Il diplomato in economia o ignegneria, bilingue e impregnato di un'etica di lavoro tipicamente tedesca, rappresenta il profilo preferito dai datori di lavoro turchi. "La Germania perde non solo manodopera specializzata di cui ha finanziato la formazione, ma anche individui che potrebbero contribuire in maniera decisiva all'integrazione delle minoranze etniche", si lamenta Astrid Ziebarth in un'analisi per il German Marshall Fund.
Il ritorno dei colonizzatori
Come prevedibile, i paesi più colpiti dalla crisi registrano anch'essi un esodo di giovani qualificati. Molti giovani greci rientrati in patria dopo aver terminato gli studi all'estero hanno perduto il lavoro e valutano l'idea di ripartire.
Durante il boom economico, quando era soprannominata la Tigre Celtica, l'Irlanda era orgogliosa che le nuove industrie trattenessero gli autoctoni e attirassero gli irlandesi della diaspora disposti a lavorare nell'edilizia e nei servizi finanziari. Oggi le vittime della riduzione salariale emigrano in massa.
Con un tasso di disoccupazione al dieci per cento, decine di migliaia di portoghesi cercano fortuna in Angola, ex colonia lusitana in Africa australe. Grazie ai ricavati del petrolio l'economia angolana ha registrato una crescita annuale del 16 per cento nell'ultimo quinquennio, mentre il Portogallo si è fermato all'1,1 per cento.
Lo sviluppo angolano assicura un gran numero di opportunità professionali, a causa della forte penuria di manodopera qualificata in ingegneria, nelle telecomunicazioni, nel commercio e nel settore bancario.

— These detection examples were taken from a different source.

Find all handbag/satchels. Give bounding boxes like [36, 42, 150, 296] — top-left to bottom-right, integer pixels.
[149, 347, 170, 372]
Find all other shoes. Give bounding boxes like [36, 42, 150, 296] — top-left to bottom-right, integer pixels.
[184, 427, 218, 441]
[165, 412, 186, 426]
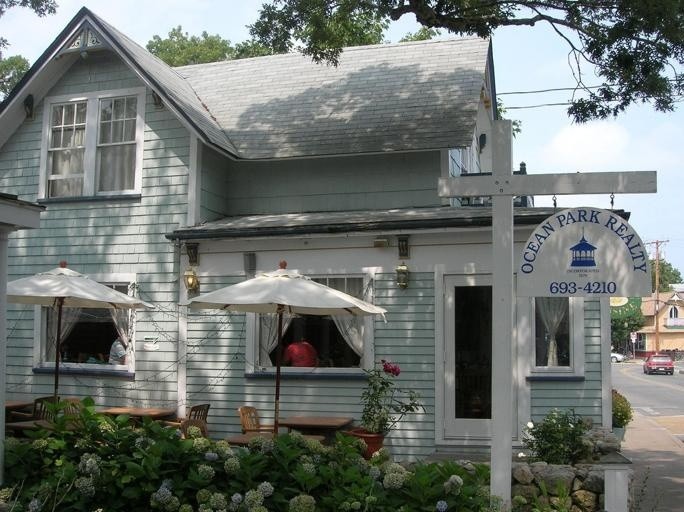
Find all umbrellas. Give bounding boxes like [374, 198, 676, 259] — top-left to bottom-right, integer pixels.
[4, 259, 157, 408]
[175, 259, 390, 433]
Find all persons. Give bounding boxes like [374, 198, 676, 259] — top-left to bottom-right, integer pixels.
[92, 352, 109, 361]
[279, 332, 322, 368]
[107, 333, 127, 366]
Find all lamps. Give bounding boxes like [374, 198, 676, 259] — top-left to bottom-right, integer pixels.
[396, 263, 408, 289]
[183, 266, 198, 291]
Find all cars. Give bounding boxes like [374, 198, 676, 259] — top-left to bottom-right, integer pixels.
[611, 345, 625, 363]
[643, 353, 674, 375]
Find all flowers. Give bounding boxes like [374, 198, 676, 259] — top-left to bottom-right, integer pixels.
[354, 357, 427, 436]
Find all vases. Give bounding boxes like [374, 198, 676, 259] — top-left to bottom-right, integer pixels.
[353, 431, 386, 461]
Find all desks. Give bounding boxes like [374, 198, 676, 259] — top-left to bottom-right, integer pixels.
[95, 405, 177, 426]
[225, 416, 355, 448]
[5, 401, 85, 433]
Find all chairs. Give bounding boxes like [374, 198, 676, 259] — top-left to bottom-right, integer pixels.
[238, 405, 274, 435]
[9, 396, 83, 424]
[155, 404, 210, 435]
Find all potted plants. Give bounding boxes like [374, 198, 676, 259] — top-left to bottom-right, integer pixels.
[611, 388, 633, 441]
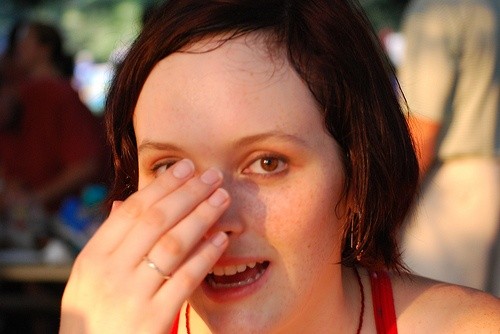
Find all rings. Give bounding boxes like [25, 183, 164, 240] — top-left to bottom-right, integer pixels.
[142, 253, 172, 284]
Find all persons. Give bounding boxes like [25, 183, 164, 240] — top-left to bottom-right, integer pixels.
[0, 1, 130, 272]
[390, 0, 500, 303]
[55, 1, 500, 334]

Circa 25mila portoghesi sono emigrati nel corso degli ultimi tre anni. Tra loro ci sono titolari di piccole imprese, funzionari statali e operai qualificati (muratori, elettricisti, capicantiere eccetera). L'integrazione dei portoghesi, nonostante i traumi del periodo coloniale e della lotta per l'indipendenza, è agevolata dai forti legami linguistici, storici e culturali che uniscono i due paesi. (traduzione di Andrea Sparacino)
Romania
Viva la fuga dei cervelli
"Se il capo dello stato in persona tesse le lodi dell'emigrazione, il fallimento del paese è ormai un dato di fatto", scrive Jurnalul National a proposito delle recenti dichiarazioni di Traian Băsescu. Il presidente ha lodato il "coraggio" dei romeni che hanno lasciato il paese e che hanno contribuito alla sua ricchezza inviando denaro e non pesando sulla previdenza sociale. Cosa importa se la Romania rimarrà "senza medici, se lo stato abbandonerà i pazienti e se i cervelli migliori lasceranno il paese", ironizza il giornale. La fuga di cervelli non preoccupa solo la Romania. Secondo Lidové Noviny, mentre la disoccupazione torna a crescere in tutta Europa, in alcuni paesi come Germania e Gran Bretagna i "cacciatori di teste" si rivolgono sempre di più all'estero per riempire posizioni strategiche come quelle di ingegnere, informatico, cuoco e medico.